I gave the clerks my driver’s license and credit card and
asked to check in. They greeted me with a faint-hearted “Welcome, Mr. Lively.”
Then the taller hotel clerk—a pretty girl in her early-20s with a nose ring, a
name badge that read “Becky,” and an overwhelming millennial vibe that shouted “I
can’t wait to get back to looking at my iPhone”—surprised me with her next
comment.
“Your wife has already checked in, Mr. Lively.” What? I was
traveling alone. My wife and kids were at home, sleeping as the snow continued
to blanket Chicagoland.
“Uh, I am not traveling with my wife,” I explained. The two
clerks looked at each other, then at me, and then at each other again with a
perplexed look.
“Uh….let us look into this Mr.

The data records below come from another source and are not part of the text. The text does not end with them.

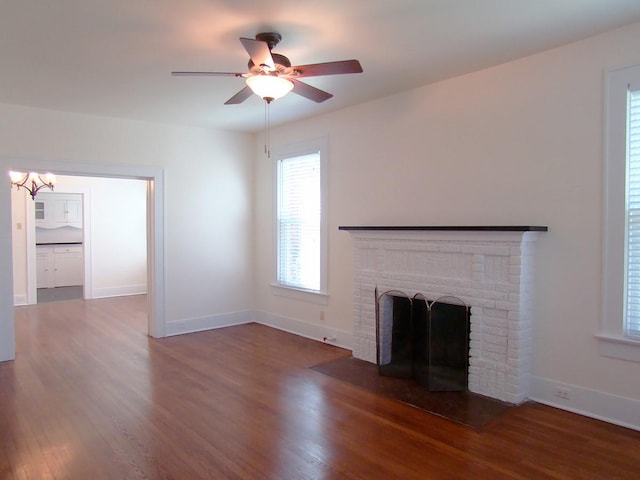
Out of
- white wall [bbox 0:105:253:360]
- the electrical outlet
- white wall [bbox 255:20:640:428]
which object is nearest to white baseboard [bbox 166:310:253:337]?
white wall [bbox 0:105:253:360]

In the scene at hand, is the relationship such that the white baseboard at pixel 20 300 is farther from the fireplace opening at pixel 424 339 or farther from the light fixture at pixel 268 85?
the light fixture at pixel 268 85

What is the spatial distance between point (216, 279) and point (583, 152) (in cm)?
450

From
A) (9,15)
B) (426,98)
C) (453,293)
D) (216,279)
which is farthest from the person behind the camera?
(216,279)

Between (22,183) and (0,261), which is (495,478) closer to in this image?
(0,261)

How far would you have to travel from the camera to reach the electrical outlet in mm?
3211

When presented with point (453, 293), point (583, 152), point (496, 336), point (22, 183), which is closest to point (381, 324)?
point (453, 293)

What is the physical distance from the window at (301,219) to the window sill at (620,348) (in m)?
2.86

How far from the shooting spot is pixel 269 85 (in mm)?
2818

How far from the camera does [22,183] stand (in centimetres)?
720

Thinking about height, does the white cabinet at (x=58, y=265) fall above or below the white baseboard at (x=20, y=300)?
above

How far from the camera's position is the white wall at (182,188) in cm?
451

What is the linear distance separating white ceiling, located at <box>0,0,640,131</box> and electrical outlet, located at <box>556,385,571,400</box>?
2.52 m

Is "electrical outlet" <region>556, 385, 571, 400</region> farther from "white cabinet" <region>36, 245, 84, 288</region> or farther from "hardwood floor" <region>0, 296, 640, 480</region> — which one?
"white cabinet" <region>36, 245, 84, 288</region>

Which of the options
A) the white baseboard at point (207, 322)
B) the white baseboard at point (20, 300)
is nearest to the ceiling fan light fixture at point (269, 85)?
the white baseboard at point (207, 322)
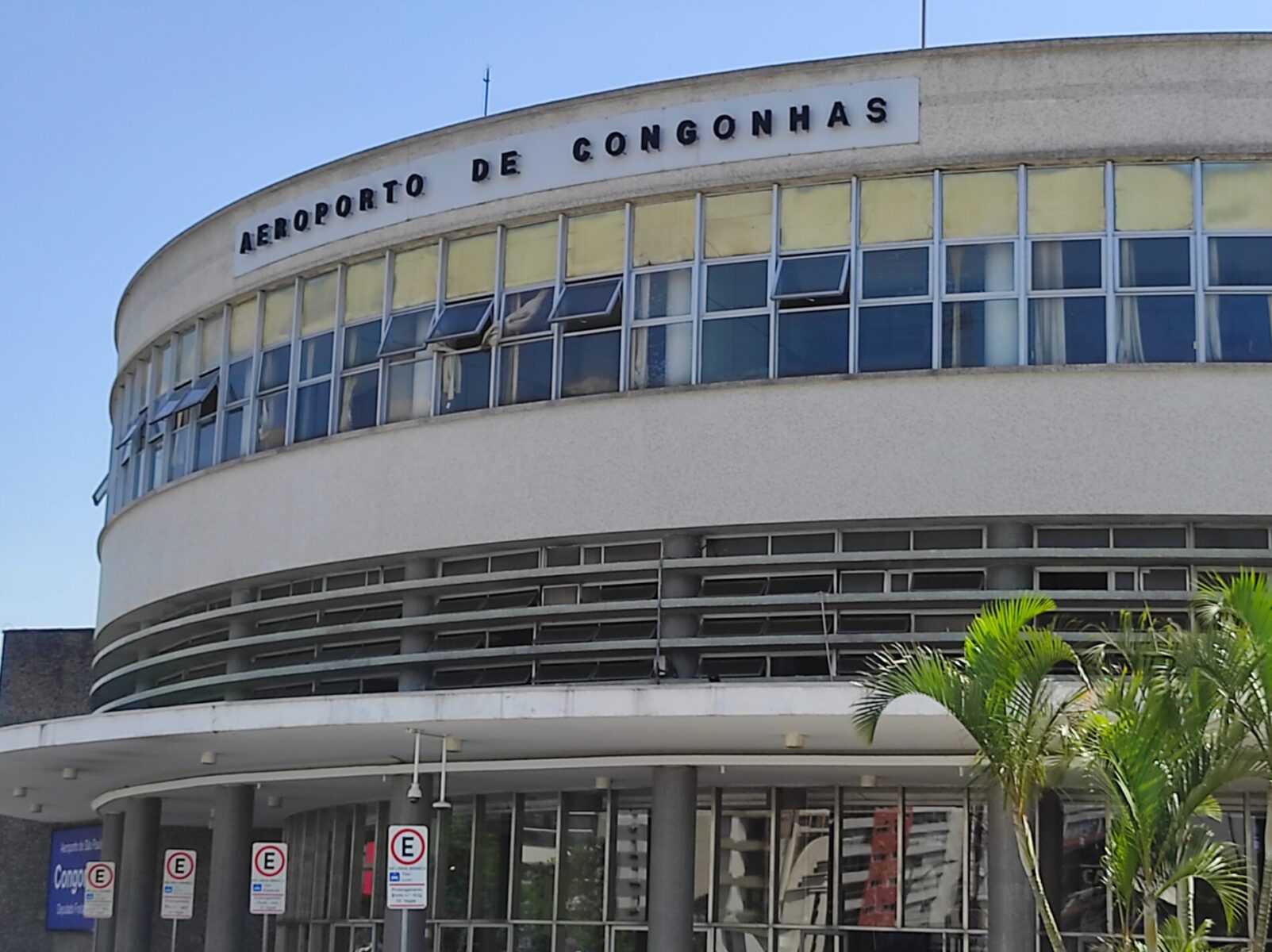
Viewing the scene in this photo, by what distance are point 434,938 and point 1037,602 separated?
1267cm

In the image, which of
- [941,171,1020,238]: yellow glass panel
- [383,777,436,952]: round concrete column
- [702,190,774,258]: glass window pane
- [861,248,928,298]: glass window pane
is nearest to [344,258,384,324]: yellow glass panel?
[702,190,774,258]: glass window pane

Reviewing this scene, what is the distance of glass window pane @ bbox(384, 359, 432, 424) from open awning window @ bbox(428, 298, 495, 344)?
41 centimetres

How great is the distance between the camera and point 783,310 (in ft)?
70.6

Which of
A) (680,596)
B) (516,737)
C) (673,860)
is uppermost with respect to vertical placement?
(680,596)

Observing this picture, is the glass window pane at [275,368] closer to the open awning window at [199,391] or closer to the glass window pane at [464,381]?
the open awning window at [199,391]

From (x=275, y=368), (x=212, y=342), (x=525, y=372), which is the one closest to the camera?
(x=525, y=372)

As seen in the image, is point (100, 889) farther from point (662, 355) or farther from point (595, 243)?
point (595, 243)

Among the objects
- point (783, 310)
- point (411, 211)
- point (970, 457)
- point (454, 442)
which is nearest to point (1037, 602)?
point (970, 457)

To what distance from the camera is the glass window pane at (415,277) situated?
2392 cm

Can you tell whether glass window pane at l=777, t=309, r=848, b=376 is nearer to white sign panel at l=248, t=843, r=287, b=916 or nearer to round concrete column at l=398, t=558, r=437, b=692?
round concrete column at l=398, t=558, r=437, b=692

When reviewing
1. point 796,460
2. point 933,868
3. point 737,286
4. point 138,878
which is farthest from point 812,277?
point 138,878

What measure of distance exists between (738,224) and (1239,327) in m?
5.48

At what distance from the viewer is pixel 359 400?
24219 millimetres

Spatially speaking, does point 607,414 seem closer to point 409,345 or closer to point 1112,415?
point 409,345
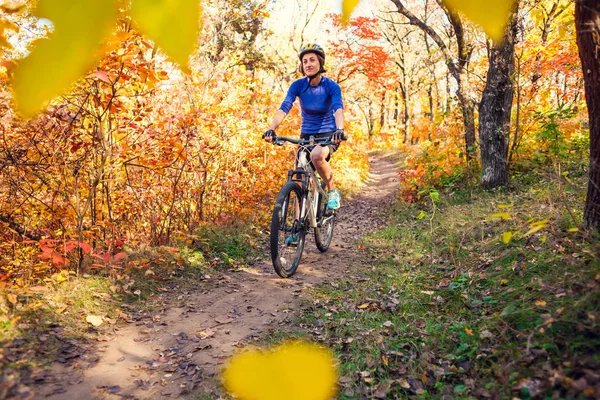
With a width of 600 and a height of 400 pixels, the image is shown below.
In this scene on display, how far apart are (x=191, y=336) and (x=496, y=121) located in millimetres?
5991

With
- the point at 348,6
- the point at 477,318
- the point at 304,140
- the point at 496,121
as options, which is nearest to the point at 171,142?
the point at 304,140

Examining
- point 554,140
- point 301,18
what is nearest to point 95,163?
point 554,140

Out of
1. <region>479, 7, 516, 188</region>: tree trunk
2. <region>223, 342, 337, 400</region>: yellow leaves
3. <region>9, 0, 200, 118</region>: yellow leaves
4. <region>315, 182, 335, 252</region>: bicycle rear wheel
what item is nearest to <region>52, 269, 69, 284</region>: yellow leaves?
<region>223, 342, 337, 400</region>: yellow leaves

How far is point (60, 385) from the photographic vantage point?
2.27 metres

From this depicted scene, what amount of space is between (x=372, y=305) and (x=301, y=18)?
443 inches

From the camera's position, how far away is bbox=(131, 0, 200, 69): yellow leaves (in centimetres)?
73

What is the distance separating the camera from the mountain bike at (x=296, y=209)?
416 cm

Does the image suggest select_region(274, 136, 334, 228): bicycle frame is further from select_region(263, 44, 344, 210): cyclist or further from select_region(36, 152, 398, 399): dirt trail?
select_region(36, 152, 398, 399): dirt trail

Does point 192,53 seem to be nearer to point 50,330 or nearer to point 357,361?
point 357,361

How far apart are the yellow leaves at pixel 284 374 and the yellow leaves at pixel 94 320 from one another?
1210mm

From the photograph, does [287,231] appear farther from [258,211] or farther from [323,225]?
[258,211]

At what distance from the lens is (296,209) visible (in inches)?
178

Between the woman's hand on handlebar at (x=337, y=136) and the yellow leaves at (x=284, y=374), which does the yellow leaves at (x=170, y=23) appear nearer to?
the yellow leaves at (x=284, y=374)

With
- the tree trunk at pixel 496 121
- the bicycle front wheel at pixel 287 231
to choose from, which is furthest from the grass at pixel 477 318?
the tree trunk at pixel 496 121
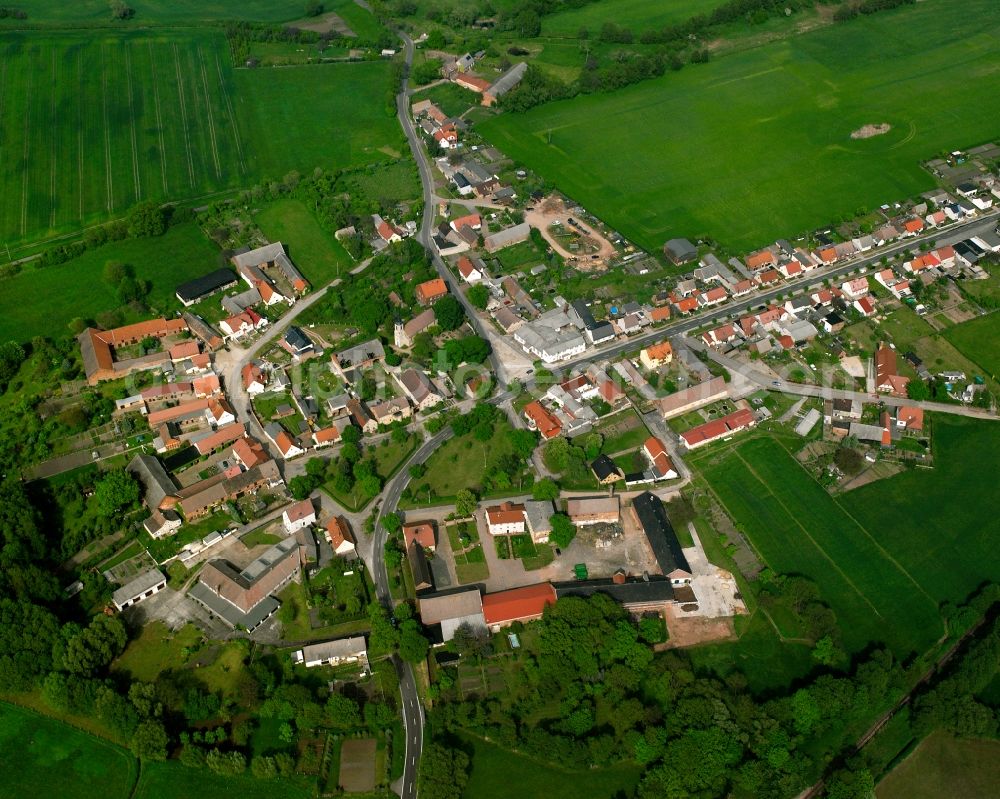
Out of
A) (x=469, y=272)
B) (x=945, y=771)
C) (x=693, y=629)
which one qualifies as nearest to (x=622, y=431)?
(x=693, y=629)

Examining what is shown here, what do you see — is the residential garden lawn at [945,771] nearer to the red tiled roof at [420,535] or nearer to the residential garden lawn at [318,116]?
the red tiled roof at [420,535]

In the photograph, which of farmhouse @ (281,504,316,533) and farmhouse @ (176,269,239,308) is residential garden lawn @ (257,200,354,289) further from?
farmhouse @ (281,504,316,533)

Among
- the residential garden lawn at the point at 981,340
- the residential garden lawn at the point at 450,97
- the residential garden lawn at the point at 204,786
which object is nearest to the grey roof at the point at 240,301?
the residential garden lawn at the point at 450,97

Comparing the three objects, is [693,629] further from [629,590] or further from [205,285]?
[205,285]

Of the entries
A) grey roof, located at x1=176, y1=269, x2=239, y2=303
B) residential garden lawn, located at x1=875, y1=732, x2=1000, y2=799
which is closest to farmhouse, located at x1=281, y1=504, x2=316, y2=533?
grey roof, located at x1=176, y1=269, x2=239, y2=303

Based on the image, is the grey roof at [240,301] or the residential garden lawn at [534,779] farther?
the grey roof at [240,301]

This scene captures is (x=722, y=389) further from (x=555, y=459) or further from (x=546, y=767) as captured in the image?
(x=546, y=767)
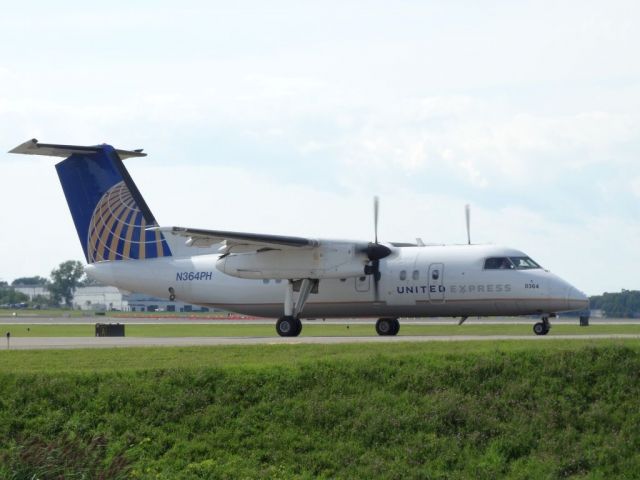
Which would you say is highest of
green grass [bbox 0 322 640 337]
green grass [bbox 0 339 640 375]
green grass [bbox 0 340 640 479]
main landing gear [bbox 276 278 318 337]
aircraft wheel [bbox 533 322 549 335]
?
main landing gear [bbox 276 278 318 337]

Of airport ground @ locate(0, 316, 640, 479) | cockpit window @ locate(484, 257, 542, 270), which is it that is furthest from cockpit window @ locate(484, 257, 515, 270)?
airport ground @ locate(0, 316, 640, 479)

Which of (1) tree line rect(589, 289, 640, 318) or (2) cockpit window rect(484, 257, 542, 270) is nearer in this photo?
(2) cockpit window rect(484, 257, 542, 270)

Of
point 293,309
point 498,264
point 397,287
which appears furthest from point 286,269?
point 498,264

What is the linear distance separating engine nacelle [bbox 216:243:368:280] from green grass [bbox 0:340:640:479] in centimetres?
1740

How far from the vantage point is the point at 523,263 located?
128ft

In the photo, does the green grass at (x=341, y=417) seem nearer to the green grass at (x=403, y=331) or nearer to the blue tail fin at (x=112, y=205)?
the green grass at (x=403, y=331)

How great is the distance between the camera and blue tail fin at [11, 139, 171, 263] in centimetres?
4500

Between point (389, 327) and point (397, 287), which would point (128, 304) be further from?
point (397, 287)

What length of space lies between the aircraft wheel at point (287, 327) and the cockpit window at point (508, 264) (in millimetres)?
7940

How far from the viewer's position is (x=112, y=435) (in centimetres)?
1961

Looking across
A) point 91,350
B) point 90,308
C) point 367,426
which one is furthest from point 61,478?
point 90,308

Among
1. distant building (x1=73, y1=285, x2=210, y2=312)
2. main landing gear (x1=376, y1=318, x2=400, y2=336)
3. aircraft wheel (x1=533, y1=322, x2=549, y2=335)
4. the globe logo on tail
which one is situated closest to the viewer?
aircraft wheel (x1=533, y1=322, x2=549, y2=335)

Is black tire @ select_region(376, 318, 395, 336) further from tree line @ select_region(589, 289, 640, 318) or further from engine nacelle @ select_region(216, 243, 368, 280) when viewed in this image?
tree line @ select_region(589, 289, 640, 318)

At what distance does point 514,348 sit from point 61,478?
1020 centimetres
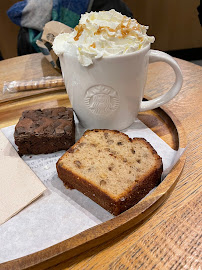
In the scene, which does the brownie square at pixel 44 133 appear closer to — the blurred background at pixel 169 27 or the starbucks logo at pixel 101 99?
the starbucks logo at pixel 101 99

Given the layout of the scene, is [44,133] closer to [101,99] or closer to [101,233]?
[101,99]

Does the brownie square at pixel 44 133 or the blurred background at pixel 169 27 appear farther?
the blurred background at pixel 169 27

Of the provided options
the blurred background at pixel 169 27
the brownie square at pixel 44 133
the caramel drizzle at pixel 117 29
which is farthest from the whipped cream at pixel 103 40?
the blurred background at pixel 169 27

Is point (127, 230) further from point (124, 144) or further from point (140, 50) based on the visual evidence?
point (140, 50)

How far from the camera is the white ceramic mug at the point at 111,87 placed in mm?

Lively,” Becky said slowly in
a bewildered manner with a somewhat annoyed nasal tone. The two began typing
away on their hotel computer systems.
Every time I’m at a hotel or rental car desk, I’m routinely amazed
at how much the desk clerks type. In order to check-in a guest at the average
Hilton, I’m convinced the clerk must write a short novella just to determine
which room is yours. With all of their typing on this night, I’m convinced they
could have re-written Prousts’s Remembrance
of Things Past.
Then, Becky looked at me and said the funniest thing: “Mr.
Lively, has anybody ever told you that you look like that guy in The Hangover? What’s his name?” The
other clerk, whose name I never got, looked at me and agreed.
Confused and flattered, and trying to remember the movie in
question, I said, “Do you mean Bradley Cooper?”
“No, not him,” Becky responded quickly and definitively. "The other guy....what's his name?" At this
point, she and the other nameless clerk tried to remember the name of the famous
actor I resembled. After feeling flattered, I deflated and tried to figure out
to whom they were referring.
Just then, Becky blurted out, “Ed Helms. You look just like
Ed Helms.” And there you have it. No, I don’t look like Bradley Cooper, People magazine’s Sexiest Man Alive.
Rather, I resemble the nerdy character with the bad haircut and a missing front
tooth.
“Okay then, well thanks, I guess. Can you find out who is in
my room because it’s not my wife,” I responded.
“Yes, Mr. Lively, we’ll call her and ask now,” Becky
explained. She called the room and spoke with someone who claimed to be Mrs.
David Lively. In Chicago it is nearly impossible to find another person with my
last name. In Texas, however, there are a bunch of us and it is at least a
remote possibility that a distant relative from East Texas was upstairs
watching Jerry Orbach on TNT and drinking a Shiner Bock—though I suspect the
person in my assigned room scammed her way into a hotel that was fully booked.
After some discussion between the two clerks, they agreed to
give me a different room—the last available room in the hotel, in fact. I asked
the clerks to ensure I wasn’t paying for both rooms, then grabbed my hotel key
and began to walk toward the elevator.
As I walked away, both clerks said, “Hey, don’t forget to
check out The Hangover—you look just like Ed Helms.” I nodded, gritted
my teeth slightly, said thanks, walked slowly to my room, and flipped on the television.
No, The Hangover
wasn’t on that night. Nor were Law &
Order reruns—apparently I got there too late for those. Instead, I grabbed
a beer from the mini-fridge and watched an old episode of Mannix.
“Damn, Mike Connors was cool…almost as cool as Bradley Cooper.”
“Damn, Mike Connors was cool…almost as cool as Bradley Cooper.”